→ WHAT IS EXPECTED
Nothing in the data may be altered; restate all of it exactly.

→ RECORDS SHOWN
********

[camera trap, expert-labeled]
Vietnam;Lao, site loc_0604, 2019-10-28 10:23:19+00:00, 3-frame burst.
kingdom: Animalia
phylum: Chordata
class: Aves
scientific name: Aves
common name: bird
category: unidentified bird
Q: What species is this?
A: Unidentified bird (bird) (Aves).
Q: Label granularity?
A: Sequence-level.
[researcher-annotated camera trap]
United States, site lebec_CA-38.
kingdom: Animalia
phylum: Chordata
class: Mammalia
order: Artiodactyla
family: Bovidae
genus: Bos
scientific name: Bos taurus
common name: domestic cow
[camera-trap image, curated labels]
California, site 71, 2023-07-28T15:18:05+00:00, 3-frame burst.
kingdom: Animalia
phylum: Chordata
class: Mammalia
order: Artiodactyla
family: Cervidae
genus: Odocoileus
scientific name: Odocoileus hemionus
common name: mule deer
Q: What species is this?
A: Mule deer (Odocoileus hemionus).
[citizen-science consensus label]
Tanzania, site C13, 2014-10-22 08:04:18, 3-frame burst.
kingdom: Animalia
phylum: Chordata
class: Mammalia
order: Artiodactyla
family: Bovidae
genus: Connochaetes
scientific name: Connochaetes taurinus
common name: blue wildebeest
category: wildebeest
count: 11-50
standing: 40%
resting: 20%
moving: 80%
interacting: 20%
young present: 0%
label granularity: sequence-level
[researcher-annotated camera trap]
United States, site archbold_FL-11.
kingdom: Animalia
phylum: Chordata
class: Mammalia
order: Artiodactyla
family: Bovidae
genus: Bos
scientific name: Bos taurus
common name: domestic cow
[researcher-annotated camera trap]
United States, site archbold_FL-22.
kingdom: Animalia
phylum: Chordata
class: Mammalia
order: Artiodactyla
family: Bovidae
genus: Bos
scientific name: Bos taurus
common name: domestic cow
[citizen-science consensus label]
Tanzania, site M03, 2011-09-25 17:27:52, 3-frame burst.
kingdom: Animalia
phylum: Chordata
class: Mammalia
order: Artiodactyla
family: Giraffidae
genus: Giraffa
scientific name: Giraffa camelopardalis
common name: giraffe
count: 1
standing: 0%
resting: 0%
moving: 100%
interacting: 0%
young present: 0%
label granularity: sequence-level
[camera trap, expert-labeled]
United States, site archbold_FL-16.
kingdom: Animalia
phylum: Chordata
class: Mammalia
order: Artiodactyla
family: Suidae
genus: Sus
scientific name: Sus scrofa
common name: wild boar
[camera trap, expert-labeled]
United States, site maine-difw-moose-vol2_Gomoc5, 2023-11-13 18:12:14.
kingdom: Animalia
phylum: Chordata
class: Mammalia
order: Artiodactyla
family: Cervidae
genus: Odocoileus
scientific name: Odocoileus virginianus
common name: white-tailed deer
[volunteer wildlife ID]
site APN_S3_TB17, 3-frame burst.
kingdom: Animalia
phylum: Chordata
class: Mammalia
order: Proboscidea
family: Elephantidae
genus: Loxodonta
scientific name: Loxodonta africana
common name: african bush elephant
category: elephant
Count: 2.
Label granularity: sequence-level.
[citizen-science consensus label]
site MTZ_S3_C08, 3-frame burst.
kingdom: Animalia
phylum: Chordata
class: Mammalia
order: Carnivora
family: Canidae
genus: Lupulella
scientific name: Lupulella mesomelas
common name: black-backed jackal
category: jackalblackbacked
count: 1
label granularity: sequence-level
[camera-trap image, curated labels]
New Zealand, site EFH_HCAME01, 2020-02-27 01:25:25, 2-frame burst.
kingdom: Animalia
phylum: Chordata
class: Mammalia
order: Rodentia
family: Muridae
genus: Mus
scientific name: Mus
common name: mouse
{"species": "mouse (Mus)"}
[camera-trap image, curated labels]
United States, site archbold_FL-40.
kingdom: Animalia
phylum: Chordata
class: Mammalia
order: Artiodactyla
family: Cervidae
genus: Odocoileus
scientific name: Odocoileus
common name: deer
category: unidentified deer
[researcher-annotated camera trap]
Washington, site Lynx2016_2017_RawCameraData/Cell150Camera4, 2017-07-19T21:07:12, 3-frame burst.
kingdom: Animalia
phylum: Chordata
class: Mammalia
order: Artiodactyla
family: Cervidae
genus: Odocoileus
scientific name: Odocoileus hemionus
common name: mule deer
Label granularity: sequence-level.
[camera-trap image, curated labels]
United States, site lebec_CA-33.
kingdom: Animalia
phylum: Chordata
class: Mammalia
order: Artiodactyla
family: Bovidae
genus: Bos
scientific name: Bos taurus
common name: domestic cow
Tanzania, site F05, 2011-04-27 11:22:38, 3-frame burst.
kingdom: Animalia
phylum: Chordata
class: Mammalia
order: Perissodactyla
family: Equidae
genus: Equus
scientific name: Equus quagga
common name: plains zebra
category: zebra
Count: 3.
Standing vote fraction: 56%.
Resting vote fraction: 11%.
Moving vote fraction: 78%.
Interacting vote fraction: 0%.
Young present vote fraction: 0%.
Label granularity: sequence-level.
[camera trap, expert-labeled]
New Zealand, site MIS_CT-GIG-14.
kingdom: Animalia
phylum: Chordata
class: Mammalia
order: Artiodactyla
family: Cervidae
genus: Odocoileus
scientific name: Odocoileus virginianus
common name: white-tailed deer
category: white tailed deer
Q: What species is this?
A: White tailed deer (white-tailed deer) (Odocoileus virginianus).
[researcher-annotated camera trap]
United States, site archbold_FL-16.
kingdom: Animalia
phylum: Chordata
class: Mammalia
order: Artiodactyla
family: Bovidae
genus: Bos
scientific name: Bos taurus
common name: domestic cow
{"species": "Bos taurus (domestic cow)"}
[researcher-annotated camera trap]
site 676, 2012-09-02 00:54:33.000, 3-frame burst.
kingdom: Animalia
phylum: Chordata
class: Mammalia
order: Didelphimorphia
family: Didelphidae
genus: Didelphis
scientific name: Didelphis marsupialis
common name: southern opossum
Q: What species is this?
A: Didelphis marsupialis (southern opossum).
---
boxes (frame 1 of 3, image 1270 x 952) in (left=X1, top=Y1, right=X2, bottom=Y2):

********

→ ANSWER TO THIS TASK
[camera trap, expert-labeled]
Vietnam;Lao, site loc_0604, 2019-10-28 10:23:19+00:00, 3-frame burst.
kingdom: Animalia
phylum: Chordata
class: Aves
scientific name: Aves
common name: bird
category: unidentified bird
Q: What species is this?
A: Unidentified bird (bird) (Aves).
Q: Label granularity?
A: Sequence-level.
[researcher-annotated camera trap]
United States, site lebec_CA-38.
kingdom: Animalia
phylum: Chordata
class: Mammalia
order: Artiodactyla
family: Bovidae
genus: Bos
scientific name: Bos taurus
common name: domestic cow
[camera-trap image, curated labels]
California, site 71, 2023-07-28T15:18:05+00:00, 3-frame burst.
kingdom: Animalia
phylum: Chordata
class: Mammalia
order: Artiodactyla
family: Cervidae
genus: Odocoileus
scientific name: Odocoileus hemionus
common name: mule deer
Q: What species is this?
A: Mule deer (Odocoileus hemionus).
[citizen-science consensus label]
Tanzania, site C13, 2014-10-22 08:04:18, 3-frame burst.
kingdom: Animalia
phylum: Chordata
class: Mammalia
order: Artiodactyla
family: Bovidae
genus: Connochaetes
scientific name: Connochaetes taurinus
common name: blue wildebeest
category: wildebeest
count: 11-50
standing: 40%
resting: 20%
moving: 80%
interacting: 20%
young present: 0%
label granularity: sequence-level
[researcher-annotated camera trap]
United States, site archbold_FL-11.
kingdom: Animalia
phylum: Chordata
class: Mammalia
order: Artiodactyla
family: Bovidae
genus: Bos
scientific name: Bos taurus
common name: domestic cow
[researcher-annotated camera trap]
United States, site archbold_FL-22.
kingdom: Animalia
phylum: Chordata
class: Mammalia
order: Artiodactyla
family: Bovidae
genus: Bos
scientific name: Bos taurus
common name: domestic cow
[citizen-science consensus label]
Tanzania, site M03, 2011-09-25 17:27:52, 3-frame burst.
kingdom: Animalia
phylum: Chordata
class: Mammalia
order: Artiodactyla
family: Giraffidae
genus: Giraffa
scientific name: Giraffa camelopardalis
common name: giraffe
count: 1
standing: 0%
resting: 0%
moving: 100%
interacting: 0%
young present: 0%
label granularity: sequence-level
[camera trap, expert-labeled]
United States, site archbold_FL-16.
kingdom: Animalia
phylum: Chordata
class: Mammalia
order: Artiodactyla
family: Suidae
genus: Sus
scientific name: Sus scrofa
common name: wild boar
[camera trap, expert-labeled]
United States, site maine-difw-moose-vol2_Gomoc5, 2023-11-13 18:12:14.
kingdom: Animalia
phylum: Chordata
class: Mammalia
order: Artiodactyla
family: Cervidae
genus: Odocoileus
scientific name: Odocoileus virginianus
common name: white-tailed deer
[volunteer wildlife ID]
site APN_S3_TB17, 3-frame burst.
kingdom: Animalia
phylum: Chordata
class: Mammalia
order: Proboscidea
family: Elephantidae
genus: Loxodonta
scientific name: Loxodonta africana
common name: african bush elephant
category: elephant
Count: 2.
Label granularity: sequence-level.
[citizen-science consensus label]
site MTZ_S3_C08, 3-frame burst.
kingdom: Animalia
phylum: Chordata
class: Mammalia
order: Carnivora
family: Canidae
genus: Lupulella
scientific name: Lupulella mesomelas
common name: black-backed jackal
category: jackalblackbacked
count: 1
label granularity: sequence-level
[camera-trap image, curated labels]
New Zealand, site EFH_HCAME01, 2020-02-27 01:25:25, 2-frame burst.
kingdom: Animalia
phylum: Chordata
class: Mammalia
order: Rodentia
family: Muridae
genus: Mus
scientific name: Mus
common name: mouse
{"species": "mouse (Mus)"}
[camera-trap image, curated labels]
United States, site archbold_FL-40.
kingdom: Animalia
phylum: Chordata
class: Mammalia
order: Artiodactyla
family: Cervidae
genus: Odocoileus
scientific name: Odocoileus
common name: deer
category: unidentified deer
[researcher-annotated camera trap]
Washington, site Lynx2016_2017_RawCameraData/Cell150Camera4, 2017-07-19T21:07:12, 3-frame burst.
kingdom: Animalia
phylum: Chordata
class: Mammalia
order: Artiodactyla
family: Cervidae
genus: Odocoileus
scientific name: Odocoileus hemionus
common name: mule deer
Label granularity: sequence-level.
[camera-trap image, curated labels]
United States, site lebec_CA-33.
kingdom: Animalia
phylum: Chordata
class: Mammalia
order: Artiodactyla
family: Bovidae
genus: Bos
scientific name: Bos taurus
common name: domestic cow
Tanzania, site F05, 2011-04-27 11:22:38, 3-frame burst.
kingdom: Animalia
phylum: Chordata
class: Mammalia
order: Perissodactyla
family: Equidae
genus: Equus
scientific name: Equus quagga
common name: plains zebra
category: zebra
Count: 3.
Standing vote fraction: 56%.
Resting vote fraction: 11%.
Moving vote fraction: 78%.
Interacting vote fraction: 0%.
Young present vote fraction: 0%.
Label granularity: sequence-level.
[camera trap, expert-labeled]
New Zealand, site MIS_CT-GIG-14.
kingdom: Animalia
phylum: Chordata
class: Mammalia
order: Artiodactyla
family: Cervidae
genus: Odocoileus
scientific name: Odocoileus virginianus
common name: white-tailed deer
category: white tailed deer
Q: What species is this?
A: White tailed deer (white-tailed deer) (Odocoileus virginianus).
[researcher-annotated camera trap]
United States, site archbold_FL-16.
kingdom: Animalia
phylum: Chordata
class: Mammalia
order: Artiodactyla
family: Bovidae
genus: Bos
scientific name: Bos taurus
common name: domestic cow
{"species": "Bos taurus (domestic cow)"}
[researcher-annotated camera trap]
site 676, 2012-09-02 00:54:33.000, 3-frame burst.
kingdom: Animalia
phylum: Chordata
class: Mammalia
order: Didelphimorphia
family: Didelphidae
genus: Didelphis
scientific name: Didelphis marsupialis
common name: southern opossum
Q: What species is this?
A: Didelphis marsupialis (southern opossum).
---
boxes (frame 1 of 3, image 1270 x 952) in (left=X1, top=Y1, right=X2, bottom=Y2):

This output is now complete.